## Given instruction
What is needed is the run of lines from the one with "From closest to furthest, in" through the close of the data, set down exactly.

## Provided material
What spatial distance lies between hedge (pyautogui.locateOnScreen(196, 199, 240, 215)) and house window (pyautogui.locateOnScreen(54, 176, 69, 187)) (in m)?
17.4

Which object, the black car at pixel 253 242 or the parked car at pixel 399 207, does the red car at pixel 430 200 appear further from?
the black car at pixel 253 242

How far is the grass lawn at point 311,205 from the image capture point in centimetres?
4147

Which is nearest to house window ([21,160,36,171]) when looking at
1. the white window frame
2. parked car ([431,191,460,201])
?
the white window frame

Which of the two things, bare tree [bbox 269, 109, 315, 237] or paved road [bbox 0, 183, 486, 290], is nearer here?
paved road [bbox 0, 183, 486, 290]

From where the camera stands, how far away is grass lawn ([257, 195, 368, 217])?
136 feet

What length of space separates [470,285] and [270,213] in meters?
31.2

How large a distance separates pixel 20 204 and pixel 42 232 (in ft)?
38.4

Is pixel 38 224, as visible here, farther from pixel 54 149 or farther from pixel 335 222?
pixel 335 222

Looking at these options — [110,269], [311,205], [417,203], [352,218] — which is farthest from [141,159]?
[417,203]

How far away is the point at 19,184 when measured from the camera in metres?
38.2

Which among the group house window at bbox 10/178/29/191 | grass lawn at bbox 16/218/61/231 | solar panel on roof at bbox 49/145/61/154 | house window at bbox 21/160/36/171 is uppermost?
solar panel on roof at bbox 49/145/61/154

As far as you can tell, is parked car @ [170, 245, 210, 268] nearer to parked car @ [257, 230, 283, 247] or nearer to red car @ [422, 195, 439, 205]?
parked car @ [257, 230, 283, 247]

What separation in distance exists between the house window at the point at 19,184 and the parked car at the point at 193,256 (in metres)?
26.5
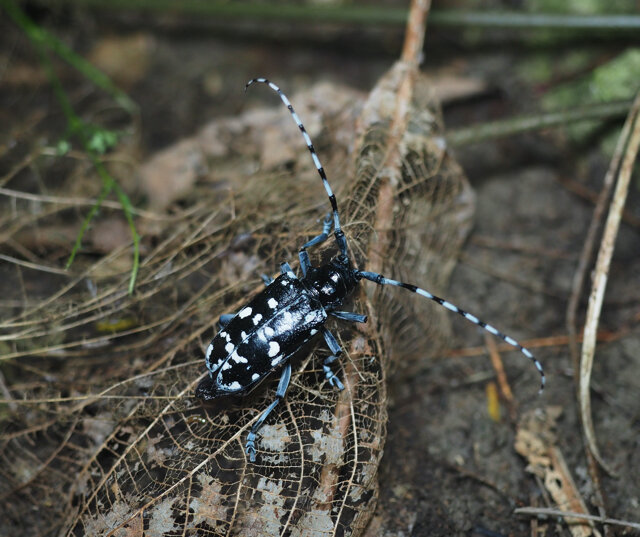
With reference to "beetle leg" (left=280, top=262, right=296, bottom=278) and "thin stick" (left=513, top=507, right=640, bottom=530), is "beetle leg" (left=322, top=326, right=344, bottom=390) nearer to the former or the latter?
"beetle leg" (left=280, top=262, right=296, bottom=278)

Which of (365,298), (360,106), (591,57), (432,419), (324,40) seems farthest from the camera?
(324,40)

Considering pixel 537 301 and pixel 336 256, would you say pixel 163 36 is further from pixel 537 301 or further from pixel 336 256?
pixel 537 301

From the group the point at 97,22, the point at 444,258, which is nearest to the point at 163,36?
the point at 97,22

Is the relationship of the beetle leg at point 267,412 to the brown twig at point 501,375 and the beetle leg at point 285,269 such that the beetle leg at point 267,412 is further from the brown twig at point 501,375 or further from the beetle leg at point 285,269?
the brown twig at point 501,375

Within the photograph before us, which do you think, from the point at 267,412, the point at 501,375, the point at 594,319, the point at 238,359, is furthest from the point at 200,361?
the point at 594,319

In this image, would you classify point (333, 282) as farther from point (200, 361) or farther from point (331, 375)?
point (200, 361)
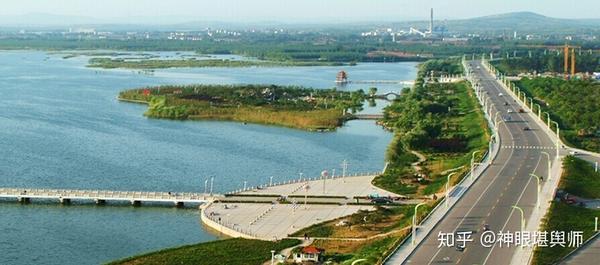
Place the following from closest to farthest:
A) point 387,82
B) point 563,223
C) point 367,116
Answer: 1. point 563,223
2. point 367,116
3. point 387,82

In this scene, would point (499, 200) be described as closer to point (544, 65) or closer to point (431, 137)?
point (431, 137)

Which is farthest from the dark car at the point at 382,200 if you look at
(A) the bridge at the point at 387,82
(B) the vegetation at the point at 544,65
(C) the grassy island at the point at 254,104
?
(B) the vegetation at the point at 544,65

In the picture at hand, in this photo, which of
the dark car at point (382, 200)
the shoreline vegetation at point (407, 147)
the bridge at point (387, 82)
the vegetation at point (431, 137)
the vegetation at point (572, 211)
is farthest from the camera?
the bridge at point (387, 82)

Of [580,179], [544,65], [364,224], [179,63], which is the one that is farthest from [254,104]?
[179,63]

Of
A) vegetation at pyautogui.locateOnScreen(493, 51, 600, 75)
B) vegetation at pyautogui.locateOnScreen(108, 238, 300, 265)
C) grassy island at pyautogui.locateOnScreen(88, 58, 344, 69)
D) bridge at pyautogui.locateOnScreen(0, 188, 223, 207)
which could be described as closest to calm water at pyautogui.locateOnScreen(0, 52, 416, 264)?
bridge at pyautogui.locateOnScreen(0, 188, 223, 207)

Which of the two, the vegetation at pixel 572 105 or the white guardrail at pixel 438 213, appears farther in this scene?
the vegetation at pixel 572 105

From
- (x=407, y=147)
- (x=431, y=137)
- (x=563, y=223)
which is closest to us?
(x=563, y=223)

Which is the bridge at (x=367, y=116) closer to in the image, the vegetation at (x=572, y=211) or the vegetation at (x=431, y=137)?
the vegetation at (x=431, y=137)
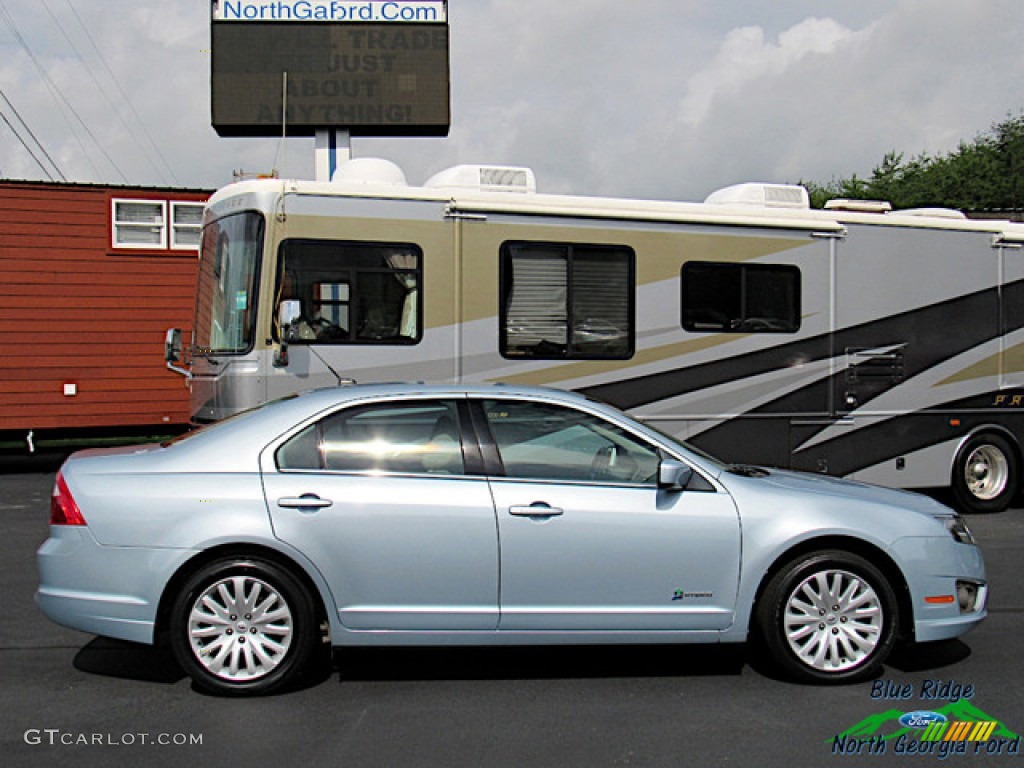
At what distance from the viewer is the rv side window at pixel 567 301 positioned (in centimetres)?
940

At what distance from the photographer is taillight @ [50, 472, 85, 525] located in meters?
5.03

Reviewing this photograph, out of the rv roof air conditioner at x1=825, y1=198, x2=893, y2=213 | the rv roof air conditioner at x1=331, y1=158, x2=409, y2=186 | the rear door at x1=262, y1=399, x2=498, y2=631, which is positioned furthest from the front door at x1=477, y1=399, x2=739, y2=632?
the rv roof air conditioner at x1=825, y1=198, x2=893, y2=213

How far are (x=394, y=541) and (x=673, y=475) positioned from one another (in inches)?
54.8

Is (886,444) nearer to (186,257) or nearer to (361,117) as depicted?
(186,257)

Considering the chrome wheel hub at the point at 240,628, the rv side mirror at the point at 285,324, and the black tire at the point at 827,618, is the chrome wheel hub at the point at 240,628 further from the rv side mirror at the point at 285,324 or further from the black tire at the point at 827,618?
the rv side mirror at the point at 285,324

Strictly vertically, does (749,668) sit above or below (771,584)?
below

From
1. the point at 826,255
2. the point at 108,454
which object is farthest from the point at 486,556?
the point at 826,255

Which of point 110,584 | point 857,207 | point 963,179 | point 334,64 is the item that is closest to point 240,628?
point 110,584

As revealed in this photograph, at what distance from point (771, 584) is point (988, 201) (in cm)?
4630

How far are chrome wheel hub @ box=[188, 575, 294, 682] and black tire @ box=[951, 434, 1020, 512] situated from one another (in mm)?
8282

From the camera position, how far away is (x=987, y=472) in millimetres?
11234

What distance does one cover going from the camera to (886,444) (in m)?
10.6

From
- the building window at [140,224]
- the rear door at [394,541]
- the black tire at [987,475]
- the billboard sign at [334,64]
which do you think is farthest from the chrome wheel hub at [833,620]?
the billboard sign at [334,64]

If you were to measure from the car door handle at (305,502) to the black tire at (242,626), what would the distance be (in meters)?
Result: 0.30
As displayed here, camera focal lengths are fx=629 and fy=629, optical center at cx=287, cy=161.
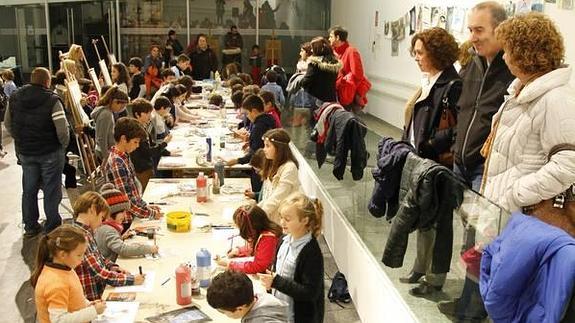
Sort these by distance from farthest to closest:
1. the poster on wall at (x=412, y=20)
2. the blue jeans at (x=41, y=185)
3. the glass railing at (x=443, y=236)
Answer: the poster on wall at (x=412, y=20) → the blue jeans at (x=41, y=185) → the glass railing at (x=443, y=236)

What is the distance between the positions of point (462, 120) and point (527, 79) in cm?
73

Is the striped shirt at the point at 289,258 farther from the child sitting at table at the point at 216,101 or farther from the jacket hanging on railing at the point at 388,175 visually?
the child sitting at table at the point at 216,101

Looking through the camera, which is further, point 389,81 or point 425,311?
point 389,81

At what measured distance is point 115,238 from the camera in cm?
433

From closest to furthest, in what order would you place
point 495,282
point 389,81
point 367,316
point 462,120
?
1. point 495,282
2. point 462,120
3. point 367,316
4. point 389,81

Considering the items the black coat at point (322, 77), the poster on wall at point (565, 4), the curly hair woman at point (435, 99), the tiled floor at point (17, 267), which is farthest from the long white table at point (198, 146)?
the poster on wall at point (565, 4)

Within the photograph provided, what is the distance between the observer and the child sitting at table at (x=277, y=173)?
497cm

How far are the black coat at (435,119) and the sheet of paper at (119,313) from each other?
1912 millimetres

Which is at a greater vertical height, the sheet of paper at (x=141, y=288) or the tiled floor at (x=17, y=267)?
the sheet of paper at (x=141, y=288)

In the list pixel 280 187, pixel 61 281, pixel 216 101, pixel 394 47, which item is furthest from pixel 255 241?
pixel 394 47

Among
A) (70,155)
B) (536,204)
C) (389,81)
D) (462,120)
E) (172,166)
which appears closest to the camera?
(536,204)

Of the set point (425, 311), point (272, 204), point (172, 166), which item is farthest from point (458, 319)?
point (172, 166)

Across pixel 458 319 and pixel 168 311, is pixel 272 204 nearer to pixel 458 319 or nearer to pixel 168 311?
pixel 168 311

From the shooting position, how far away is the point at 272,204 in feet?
16.3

## Solution
From closest to furthest, in what order would you place
point 495,282
point 389,81
point 367,316
point 462,120
?
1. point 495,282
2. point 462,120
3. point 367,316
4. point 389,81

Considering the items the black coat at point (322, 77), the poster on wall at point (565, 4), the curly hair woman at point (435, 99), the tiled floor at point (17, 267), which is farthest from the long white table at point (198, 146)?
the poster on wall at point (565, 4)

Within the photograph provided, what is the distance between the observer and the child sitting at table at (x=277, y=173)?
497cm

How far are the black coat at (435,119) and the sheet of paper at (119,313) from each other?
1912 millimetres

Which is at a greater vertical height, the sheet of paper at (x=141, y=288) or the tiled floor at (x=17, y=267)?
the sheet of paper at (x=141, y=288)

In the list pixel 280 187, pixel 61 281, pixel 216 101, pixel 394 47, which item is furthest from pixel 255 241?
pixel 394 47

Among
A) (70,155)
B) (536,204)
C) (389,81)
D) (462,120)
E) (172,166)
which appears closest to the camera?
(536,204)

Of the set point (425, 311), point (272, 204), point (172, 166), which item is farthest from point (458, 319)?
point (172, 166)

Across pixel 458 319 and pixel 168 311, is pixel 272 204 nearer to pixel 458 319 or nearer to pixel 168 311?
pixel 168 311

From the shooting position, how far away is the point at 272,204 in feet?
16.3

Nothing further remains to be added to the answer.